CPA(獲得単価)が妥当かどうかわからない

広告費用を投資してリードを獲得したり、Eコマースで売上を立てたりする場合、1件の成果に対してかかっているコストを考えることは担当者として当たり前の取り組みです。

広告費をリードや売上に変換していると考えれば、逆に「いくら予算を投下すれば何件獲得できるのか、いくら売上が立つのか」といったことを計算することも可能になります。

リードの件数や売上を業務上の目標として設定しているWEBマーケティング担当者であれば、「広告予算 = 達成の可能性」と置き換えることができるため、目標を設定するタイミングで予算獲得に動くことが通例になっている方も少なくありません。

ただ、リードの件数や売上金額だけをKPIとして予算を上申すると、特に金額が大きくなるにつれて上役や上層部は簡単にはみとめてくれなくなります。

大きな投資になると、しっかりとビジネス的な効果を論じる必要があり、その時点からCPAが妥当かどうかも考えることになります。

この記事では、「限界利益」という考え方でCPAの妥当性を検証することができるように解説します。

広告投資の意味や、利益的にポジティブな効果が出せるのかどうかを数字で表すことで、予算獲得や取り組みの指標とすることができるようになることを目的とします。

限界利益とは何か

限界利益とは、「管理会計」の考え方のひとつです。

「管理会計」というのは、企業の中で独自の基準で経費などを仕分け、文字通り管理していくことです。

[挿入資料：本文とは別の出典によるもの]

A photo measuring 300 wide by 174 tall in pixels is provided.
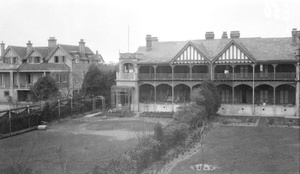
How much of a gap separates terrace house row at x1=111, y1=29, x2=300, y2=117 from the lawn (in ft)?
30.7

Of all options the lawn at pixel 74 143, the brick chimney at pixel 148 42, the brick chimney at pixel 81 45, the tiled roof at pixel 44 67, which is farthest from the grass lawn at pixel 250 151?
the brick chimney at pixel 81 45

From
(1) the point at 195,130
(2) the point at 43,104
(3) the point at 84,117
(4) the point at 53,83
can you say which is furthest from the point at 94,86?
(1) the point at 195,130

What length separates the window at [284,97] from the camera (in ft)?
139

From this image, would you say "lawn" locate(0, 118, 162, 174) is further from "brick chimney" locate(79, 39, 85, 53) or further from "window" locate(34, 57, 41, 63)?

限界利益はシンプルな公式として表現することが可能です。

売上が何なのか、ということは誰でもわかると思います。

商品やサービスを販売した対価として得た金額です。

対して「変動費」についてはこの単語を初めて目にする方にとっては咄嗟にイメージすることができないものかと思います。

一般的には、変動費は売上高に応じて変動する費用のことです。

対する言葉として「固定費」というものがあります。

これは売上がどうであれ変わらない費用のことです。

管理会計では、この変動費と固定費の仕分けが企業によって異なります。

例えば部門を跨いだ費用に関して、所属人数規模単位で按分したり、売上高、もしくは利益率に応じて按分したりするなど、独自のルールで事業の良し悪しを測るための基準が管理会計なのです。

WEB広告を変動費としてカウントする

広告費の是非、CPAが妥当かどうかを測るためには、広告費用は管理会計上の変動費に入れるべきでしょう。

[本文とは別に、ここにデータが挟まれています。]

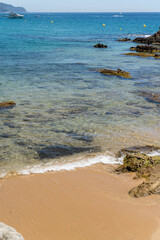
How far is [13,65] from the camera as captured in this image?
1011 inches

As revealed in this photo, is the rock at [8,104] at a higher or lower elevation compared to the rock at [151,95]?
lower

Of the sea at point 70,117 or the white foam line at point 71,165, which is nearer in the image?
the white foam line at point 71,165

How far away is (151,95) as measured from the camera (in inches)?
675

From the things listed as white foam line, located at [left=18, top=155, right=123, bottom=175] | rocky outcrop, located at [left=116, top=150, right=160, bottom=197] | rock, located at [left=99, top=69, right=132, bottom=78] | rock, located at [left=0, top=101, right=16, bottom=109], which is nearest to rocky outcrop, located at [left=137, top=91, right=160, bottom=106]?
rock, located at [left=99, top=69, right=132, bottom=78]

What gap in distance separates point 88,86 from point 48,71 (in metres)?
6.05

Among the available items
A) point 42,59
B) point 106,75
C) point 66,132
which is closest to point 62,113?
point 66,132

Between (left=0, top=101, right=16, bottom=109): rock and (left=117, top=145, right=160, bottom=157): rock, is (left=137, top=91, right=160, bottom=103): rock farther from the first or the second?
(left=0, top=101, right=16, bottom=109): rock

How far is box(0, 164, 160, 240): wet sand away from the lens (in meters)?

つまり、売上に応じて変動する要素としてカウントします。

サービスなどを販売するためのリード獲得の場合も、Eコマースのように直接的に売り上げを狙う倍も変動費としての計算が可能です。

それぞれ考え方を紹介します。

[サービス販売のためのリード獲得の場合]

1成約(1売上)に何件のリードが必要かを確認します。

成約率が20%の場合は、1売上に対して5件のリードが必要です。

そのサービスの平均販売単価を10万円、原価率を50%(粗利率50% 5万円)と仮定してみましょう。

決済手数料として5%発生し、送料やサービス提供のための工数などで2万円、そしてCPAが1万円だったとします。

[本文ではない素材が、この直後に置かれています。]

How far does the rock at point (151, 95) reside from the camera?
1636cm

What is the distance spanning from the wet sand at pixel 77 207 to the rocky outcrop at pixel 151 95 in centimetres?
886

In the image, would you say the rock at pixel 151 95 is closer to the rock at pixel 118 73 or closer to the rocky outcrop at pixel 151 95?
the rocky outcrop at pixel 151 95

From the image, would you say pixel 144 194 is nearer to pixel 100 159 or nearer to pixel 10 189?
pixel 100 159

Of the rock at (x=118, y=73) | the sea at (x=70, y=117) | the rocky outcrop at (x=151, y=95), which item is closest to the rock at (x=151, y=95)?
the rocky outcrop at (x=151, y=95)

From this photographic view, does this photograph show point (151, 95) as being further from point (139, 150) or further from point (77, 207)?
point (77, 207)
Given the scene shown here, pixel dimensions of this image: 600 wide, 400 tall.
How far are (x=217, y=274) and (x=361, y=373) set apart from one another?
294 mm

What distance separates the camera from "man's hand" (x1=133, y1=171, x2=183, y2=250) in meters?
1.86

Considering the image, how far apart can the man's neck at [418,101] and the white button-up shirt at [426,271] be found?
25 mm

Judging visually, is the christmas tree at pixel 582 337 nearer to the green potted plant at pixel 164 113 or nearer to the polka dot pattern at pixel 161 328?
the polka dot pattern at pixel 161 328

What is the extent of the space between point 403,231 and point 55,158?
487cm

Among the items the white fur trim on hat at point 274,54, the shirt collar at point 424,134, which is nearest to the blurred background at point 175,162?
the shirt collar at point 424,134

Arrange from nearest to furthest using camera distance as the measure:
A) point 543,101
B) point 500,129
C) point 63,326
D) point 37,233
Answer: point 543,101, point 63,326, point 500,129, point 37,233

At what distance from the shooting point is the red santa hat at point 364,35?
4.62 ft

この場合、上記で挙げた要素の「売上以外」はすべて変動費になります。

売上 10万円

– 変動費:原価5万円

– 変動費:決済手数料5千円

– 変動費:提供工数2万円

– 変動費:広告費(CPA5件分)5万円

= 限界利益 : -2万5千円

このケースでは残念ながら赤字です。

広告費を除いた限界利益が元々2万5千円しかないため、本来広告費はその2万5千円の範囲内、本質的にはその中から利益を残すような形で運用する必要があります。

1成約に5件のリードが必要であるという状況が変わらない場合、CPA5千円で限界利益ゼロ、そこから下げることでようやく利益が出るということになります。

[Eコマースの場合]

平均購入単価を1万円、1購入に必要なCPAを3千円と仮定して、原価率を70%(粗利率30% 3千円)、決済手数料5%、送料7百円で計算してみます。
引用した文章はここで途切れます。